My original intent was to transplant each plant to individual pots. Then it got cold again so I left them in the jugs. They were growing. It got warm again and I had other priorities. They continued to get bigger. Then it got cold again. I peaked through the top and things looked ok, but I was a bit worried about what I’d find when I took the top off.
When I took the tops off the jugs and couldn’t have been more pleased.
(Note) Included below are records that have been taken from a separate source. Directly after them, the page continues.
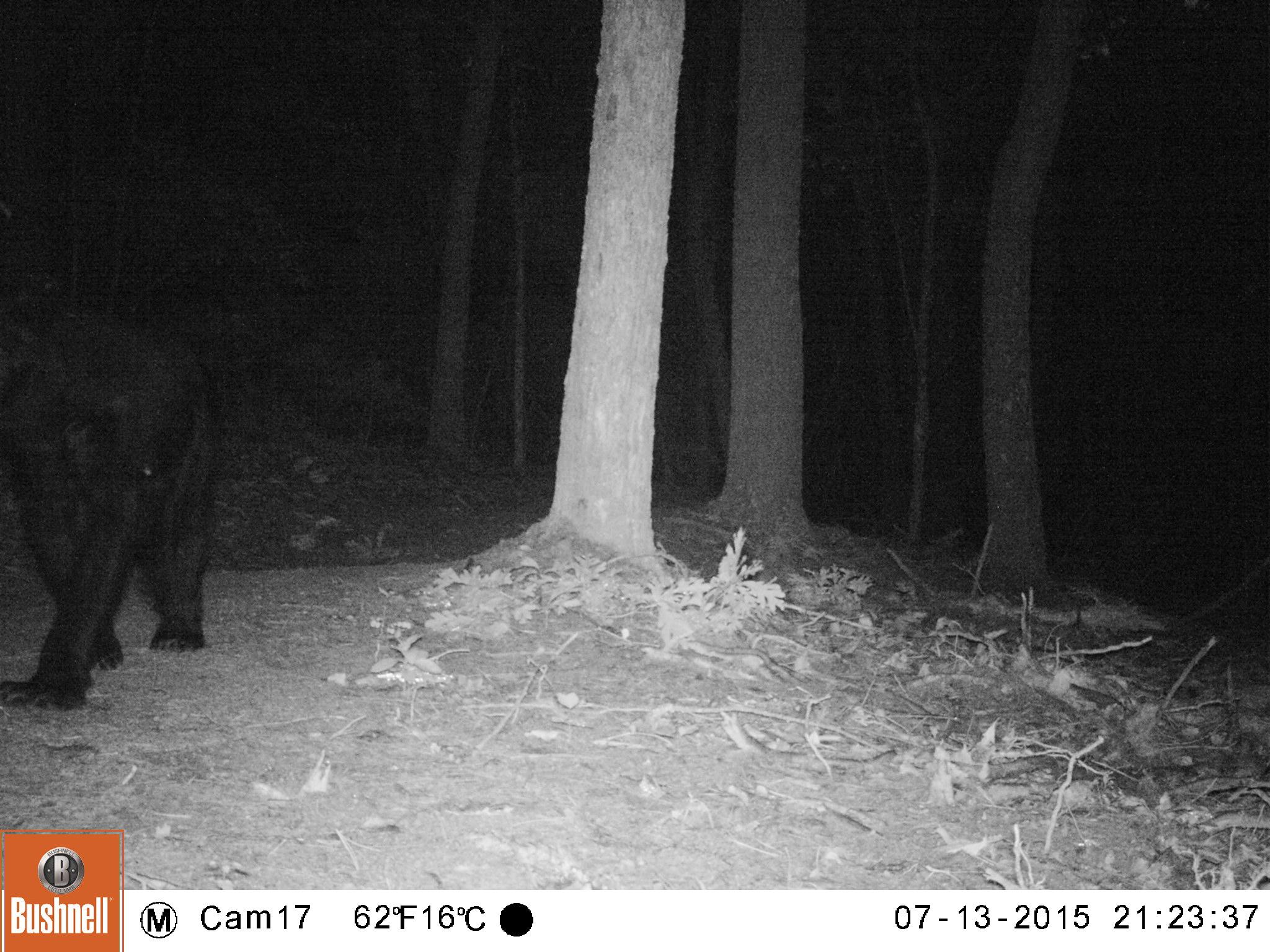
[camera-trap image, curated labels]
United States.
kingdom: Animalia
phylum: Chordata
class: Mammalia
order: Carnivora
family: Ursidae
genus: Ursus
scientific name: Ursus americanus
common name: american black bear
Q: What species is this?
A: American Black Bear (Ursus americanus).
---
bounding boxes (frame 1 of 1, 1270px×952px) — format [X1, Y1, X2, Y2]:
American Black Bear: [0, 298, 218, 720]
They looked fabulous!
see pictures at this post https://tendingmygarden.com/seed-starting-another-variation-wintersown/
Cool weather crops like brocolli and cabbage should also grow nicely if you use the same method outlined above even though they are started earlier.
(I had considered spraying the small seedlings with some kelp or seaweed spray after a few weeks, but decided this was just something else to do. I want to be finished with them once they’re sown in the jug — until I transplant in the garden. But you could use kelp or seaweed spray to boost them if you want to.)
I ended up planting one or two tomato, pepper or eggplant seeds per jug to allow plenty of room for growth.
Wintersown makes for very strong plants and they get plenty of natural light that way. Not to mention they will basically be hardened off by the time they are transplanted to the garden.
If below freezing temperatures are forecast after the “hot weather” plants are outside I either use a row cover fabric over the jugs or one of my makeshift coldframes. Gives them extra protection.
Crops like beets, spinach, and lettuce stay relatively small in the jugs, but that should not be a problem since they can be planted out during the first nice spell of weather and then cover with a light layer of mulch to protect them when or if it turns cold again.
Let me know if you have more questions.
Theresa
PS. Plants can survive a long time in grow mix without nutrients. How long depends on the plant. Those peppers I mentioned had no nutrients in that grow mix. It’s easy to take precautions against possible failures by just adding that little bit of compost to the grow mix.